Orang Tua Kuat Tanpa Burnout??? Bisa! Ini Cerita Seru Workshop di Heartline Center
Radio Tangerang Heartline FM – Suasana hangat langsung terasa sejak siang hari, Sabtu, 2 Mei 2026, saat sekitar 80 peserta berkumpul di Gedung Heartline Center, Lippo Karawaci. Workshop hasil kolaborasi Yayasan Yaski, Heartline FM, dan Yayasan Busur Emas ini mengangkat tema yang sangat dekat dengan kehidupan sehari-hari: “How Parents Stay Resilient Without Burn-Out.”
Acara dimulai dengan makan siang bersama—momen sederhana tapi penting untuk saling mengenal dan mencairkan suasana. Tepat pukul 13.00 WIB, kegiatan dibuka lewat sambutan dari Yayasan Yaski, lalu dilanjutkan dengan doa yang dipimpin oleh Yancen Piris.
Agar awal acara seru, peserta diajak mengikuti game pembagian kelompok yang dipandu oleh Felicia atau yang akrab disapa Cia. Ternyata, ini bukan sekadar permainan—kelompok-kelompok ini nantinya jadi tempat diskusi yang lebih dalam, dipandu oleh 13 fasilitator dari Restoring Your Heart (RYH) Indonesia.
Masuk ke sesi utama, Ellen Patricia, MA (Counseling), PCC, SP Founder dari Yayasan Busur Emas membawakan materi yang “ngena banget” untuk para orang tua.
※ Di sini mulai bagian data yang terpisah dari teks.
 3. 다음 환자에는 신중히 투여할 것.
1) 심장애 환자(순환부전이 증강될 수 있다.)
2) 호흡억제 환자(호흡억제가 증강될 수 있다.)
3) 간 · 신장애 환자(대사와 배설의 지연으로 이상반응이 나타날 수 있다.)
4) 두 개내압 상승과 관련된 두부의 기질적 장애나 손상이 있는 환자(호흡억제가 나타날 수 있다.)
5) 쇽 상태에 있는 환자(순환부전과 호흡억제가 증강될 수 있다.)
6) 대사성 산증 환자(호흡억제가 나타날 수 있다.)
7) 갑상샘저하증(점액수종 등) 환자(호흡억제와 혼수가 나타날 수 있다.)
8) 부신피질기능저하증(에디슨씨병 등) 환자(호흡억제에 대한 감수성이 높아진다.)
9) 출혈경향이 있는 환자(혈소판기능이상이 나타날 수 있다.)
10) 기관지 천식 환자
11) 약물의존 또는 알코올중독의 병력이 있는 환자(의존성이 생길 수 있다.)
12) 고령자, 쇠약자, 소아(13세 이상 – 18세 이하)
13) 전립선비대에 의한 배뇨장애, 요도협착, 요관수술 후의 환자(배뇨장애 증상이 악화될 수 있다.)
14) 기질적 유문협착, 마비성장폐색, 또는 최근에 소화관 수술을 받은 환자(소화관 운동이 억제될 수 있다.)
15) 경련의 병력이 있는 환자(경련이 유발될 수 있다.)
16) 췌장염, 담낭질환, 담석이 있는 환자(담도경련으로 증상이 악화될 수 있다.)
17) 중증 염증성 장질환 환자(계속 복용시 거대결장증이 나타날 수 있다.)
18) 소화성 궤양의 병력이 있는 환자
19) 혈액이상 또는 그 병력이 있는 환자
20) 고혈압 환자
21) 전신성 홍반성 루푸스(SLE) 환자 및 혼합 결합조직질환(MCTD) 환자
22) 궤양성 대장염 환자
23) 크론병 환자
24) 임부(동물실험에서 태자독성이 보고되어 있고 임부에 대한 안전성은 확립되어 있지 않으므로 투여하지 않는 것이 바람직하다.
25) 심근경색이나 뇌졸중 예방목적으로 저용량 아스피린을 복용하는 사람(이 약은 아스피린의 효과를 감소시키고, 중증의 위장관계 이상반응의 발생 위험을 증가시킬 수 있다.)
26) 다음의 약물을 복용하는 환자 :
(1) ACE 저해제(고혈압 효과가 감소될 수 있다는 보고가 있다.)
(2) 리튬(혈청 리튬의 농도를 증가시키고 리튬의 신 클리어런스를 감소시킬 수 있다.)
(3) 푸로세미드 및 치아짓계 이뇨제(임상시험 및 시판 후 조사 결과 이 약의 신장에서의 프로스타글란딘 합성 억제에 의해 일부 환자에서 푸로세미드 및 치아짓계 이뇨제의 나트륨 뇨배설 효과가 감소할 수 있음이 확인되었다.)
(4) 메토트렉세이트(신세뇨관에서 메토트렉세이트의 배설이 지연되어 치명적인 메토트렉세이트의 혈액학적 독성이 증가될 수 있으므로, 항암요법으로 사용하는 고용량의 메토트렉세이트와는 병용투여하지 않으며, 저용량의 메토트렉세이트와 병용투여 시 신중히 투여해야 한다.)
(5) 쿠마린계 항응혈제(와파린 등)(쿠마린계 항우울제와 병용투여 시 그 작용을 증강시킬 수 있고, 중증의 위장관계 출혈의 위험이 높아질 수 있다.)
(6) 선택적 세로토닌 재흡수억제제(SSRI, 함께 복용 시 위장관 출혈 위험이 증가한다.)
Dengan gaya yang hangat dan relatable, beliau menjelaskan bahwa jadi orang tua itu bukan soal selalu kuat, tapi soal belajar bangkit—pelan-pelan.
Beberapa poin penting yang dibagikan terasa sangat dekat dengan realita:
- Kita butuh koneksi yang aman, karena merasa tidak sendirian itu bisa menenangkan hati dan pikiran.
- Emosi itu bukan musuh, justru perlu dikenali dan diterima, bukan dipendam.
- Rasa sakit dalam hubungan? Itu bukan tanda lemah—justru tanda bahwa hubungan itu berarti.
Beliau juga menjelaskan bagaimana tubuh kita kadang otomatis masuk ke mode bertahan—fight, flight, atau freeze—saat menghadapi tekanan. Tapi kabar baiknya, kita bisa belajar keluar dari mode itu lewat self-compassion dan hubungan yang sehat.
Salah satu momen yang paling menyentuh adalah saat peserta diajak merenungkan cerita “Ruangan yang Menunggu.” Banyak yang menjadi diam sejenak, berpikir… sebenarnya apa sih yang kita butuhkan dari diri sendiri? Setelah itu, dibagikan dalam kelompok.
Sesi ini juga makin hidup dengan tanya jawab dan pemutaran Theme Song Restoring Your Heart & Yours, sehingga membuat suasana makin reflektif.
Setelah break, energi peserta kembali diisi lewat game seru dari tim ASIK Yayasan Yaski membawa suasana jadi penuh tawa! Dilanjutkan oleh salah satu fasilitator, Ferry, yang memperkenalkan The Feeling Wheel atau Roda Perasaan, yaitu alat sederhana tapi powerful untuk membantu kita mengenali emosi dengan lebih jelas.
Masuk ke sesi diskusi kelompok kembali, suasana berubah lebih hangat dan personal. Banyak peserta mulai terbuka, berbagi cerita, bahkan menyadari hal-hal baru tentang diri mereka.
Beberapa kesan dari peserta:
- Elizabeth – ingin mulai mempraktikkan ilmu parenting yang didapat untuk anak-anaknya.
- Swissa – merasa belajar cara mengekspresikan emosi negatif dengan lebih lembut dan berencana melakukan evaluasi rutin setiap minggu.
- Feni – tersentuh karena menyadari bahwa dirinya juga butuh pertolongan dalam perjalanan hidupnya.
Workshop ini ditutup dengan hati yang penuh—bukan karena semua masalah langsung selesai, tapi karena peserta pulang dengan pemahaman baru: bahwa menjadi orang tua yang tangguh bukan berarti tidak pernah lelah, tapi tahu cara kembali bangkit, terhubung, dan merawat diri.
Dan mungkin, itu adalah langkah awal yang paling penting.